Amy Spitalnick, spokeswoman for Underwood, said investigation of sex abuse crimes falls outside the jurisdiction of what the AG's Office does and should be handled by district attorneys.
Spokespersons for Underwood and Flynn both told The News on Wednesday that the prosecutors’ positions have not changed as a result of the Pennsylvania clergy abuse report.
“It would take some courage for our attorney general to conduct this kind of investigation, but the Pennsylvania attorney general found the courage to do it,” Boyd, the Amherst attorney, said.
Report cites cover-up
According to Buffalo Diocese directories and the Pennsylvania grand jury report, Freeman was ordained in 1972 and was removed from ministry in 1989.
He worked in the following parishes or locations as a priest: 1972-74, St. Margaret, Buffalo; 1975-76, St. Lawrence and part-time teacher, Bishop Turner High School, both in Buffalo; 1976-80, Sacred Heart, Niagara Falls; and 1980, chaplain, U.S. Army, Fort Benning, Ga. The grand jury report said Freeman served at churches in Pennsylvania from 1982 to 1989.

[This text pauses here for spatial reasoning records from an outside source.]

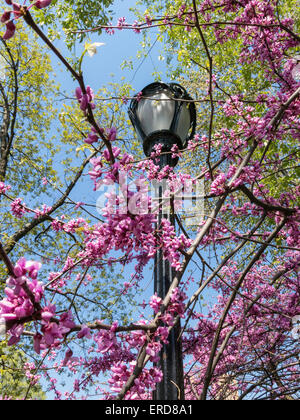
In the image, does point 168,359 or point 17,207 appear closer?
point 168,359

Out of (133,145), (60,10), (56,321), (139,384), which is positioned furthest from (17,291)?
(133,145)

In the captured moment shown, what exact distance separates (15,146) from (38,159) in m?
0.83

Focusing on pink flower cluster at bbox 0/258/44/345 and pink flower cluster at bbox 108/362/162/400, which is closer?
pink flower cluster at bbox 0/258/44/345

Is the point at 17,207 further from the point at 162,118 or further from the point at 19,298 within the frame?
the point at 19,298

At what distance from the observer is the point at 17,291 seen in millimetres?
896

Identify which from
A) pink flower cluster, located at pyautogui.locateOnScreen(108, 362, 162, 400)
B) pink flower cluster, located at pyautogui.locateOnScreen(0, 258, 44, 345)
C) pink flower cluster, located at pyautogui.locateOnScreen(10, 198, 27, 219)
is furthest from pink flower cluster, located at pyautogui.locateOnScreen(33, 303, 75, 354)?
pink flower cluster, located at pyautogui.locateOnScreen(10, 198, 27, 219)

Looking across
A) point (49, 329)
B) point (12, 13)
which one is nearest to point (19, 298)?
point (49, 329)

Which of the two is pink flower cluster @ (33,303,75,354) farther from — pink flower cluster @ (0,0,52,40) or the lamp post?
the lamp post

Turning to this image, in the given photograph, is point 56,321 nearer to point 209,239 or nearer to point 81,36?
point 209,239

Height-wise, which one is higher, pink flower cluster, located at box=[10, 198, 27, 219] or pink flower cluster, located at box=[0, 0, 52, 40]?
pink flower cluster, located at box=[10, 198, 27, 219]

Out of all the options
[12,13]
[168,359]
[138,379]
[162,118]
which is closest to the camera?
[12,13]

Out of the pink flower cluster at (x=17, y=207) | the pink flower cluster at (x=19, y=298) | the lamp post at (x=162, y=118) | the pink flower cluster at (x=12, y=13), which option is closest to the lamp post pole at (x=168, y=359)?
the lamp post at (x=162, y=118)

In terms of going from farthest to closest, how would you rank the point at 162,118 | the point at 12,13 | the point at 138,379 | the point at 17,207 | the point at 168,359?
the point at 17,207, the point at 162,118, the point at 168,359, the point at 138,379, the point at 12,13

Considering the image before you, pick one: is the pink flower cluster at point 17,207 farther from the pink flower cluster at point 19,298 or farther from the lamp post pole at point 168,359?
the pink flower cluster at point 19,298
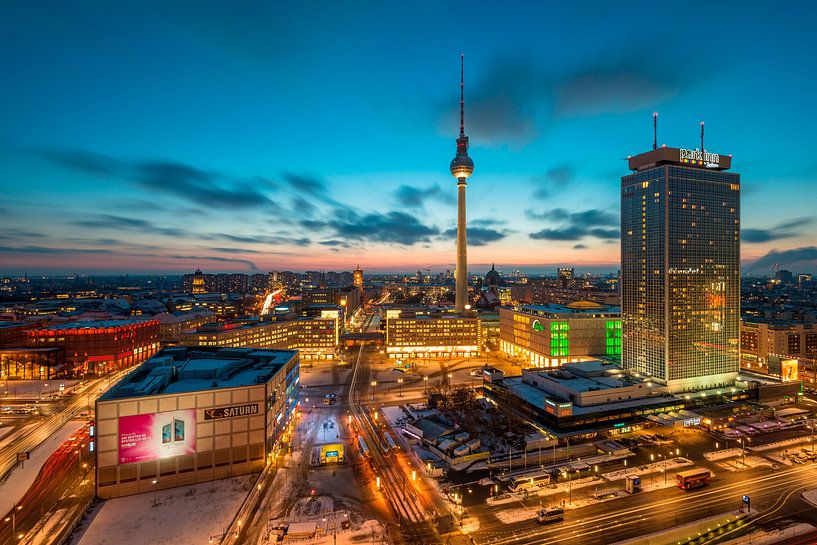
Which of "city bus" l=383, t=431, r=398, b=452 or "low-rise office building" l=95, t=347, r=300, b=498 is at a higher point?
"low-rise office building" l=95, t=347, r=300, b=498

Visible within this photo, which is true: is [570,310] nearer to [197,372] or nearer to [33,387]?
[197,372]

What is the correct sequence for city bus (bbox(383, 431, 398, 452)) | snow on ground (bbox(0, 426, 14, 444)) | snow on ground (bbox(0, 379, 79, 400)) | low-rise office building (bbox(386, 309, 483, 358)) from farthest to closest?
low-rise office building (bbox(386, 309, 483, 358)) < snow on ground (bbox(0, 379, 79, 400)) < snow on ground (bbox(0, 426, 14, 444)) < city bus (bbox(383, 431, 398, 452))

The report said Freeman “may have sexually abused children” while serving in the Pennsylvania counties of Bradford and Lancaster. The report said he “admitted prior sexual misconduct” at St. Margaret and St. Lawrence churches in Buffalo.
Unveiling the report on Tuesday, Shapiro, the Pennsylvania attorney general, said 301 priests in that state had abused children. The grand jury received detailed accounts of more than 1,000 children victimized, and it believed the real number of victims was in the “thousands,” Shapiro said.
“Pennsylvanians can finally learn the extent of sexual abuse in these dioceses,” Shapiro said. “For the first time, we can all begin to understand the systematic cover up by church leaders that followed. The abuse scarred every diocese. The cover up was sophisticated. The church protected the institution at all costs.”
The 884-page report said senior church officials, including bishops, monsignors and others, knew about the abuse committed by priests, but routinely covered it up to avoid scandal, criminal charges against priests and monetary damages to the dioceses.
The report contains some harsh criticism of Buffalo native Donald Trautman, a former top aide in the Buffalo Diocese who was bishop of Erie, Pa., from 1990 until 2013. Trautman issued a public response to the report, saying he removed 16 priests for sexual abuse during his tenure as bishop and personally met and counseled sex abuse victims. He said the grand jury report did not mention any of the positive steps he took to address clergy abuse problems.
Priests committed acts of sexual abuse upon children, and were routinely shuttled to other parishes – while parishioners were left unaware of sexual predators in their midst, the grand jury report also alleged.
“Senior church officials, including bishops, monsignors and others, knew about the abuse committed by priests, but routinely covered it up to avoid scandal, criminal charges against priests, and monetary damages to the dioceses,” Shapiro said.
A full investigation into the handling of clergy abuse cases throughout New York State would produce similar findings, said Boyd, the Amherst attorney.
“You can refer to statute of limitation questions,” Boyd said, “but how do we know this is still not happening today? You can’t turn away from this.”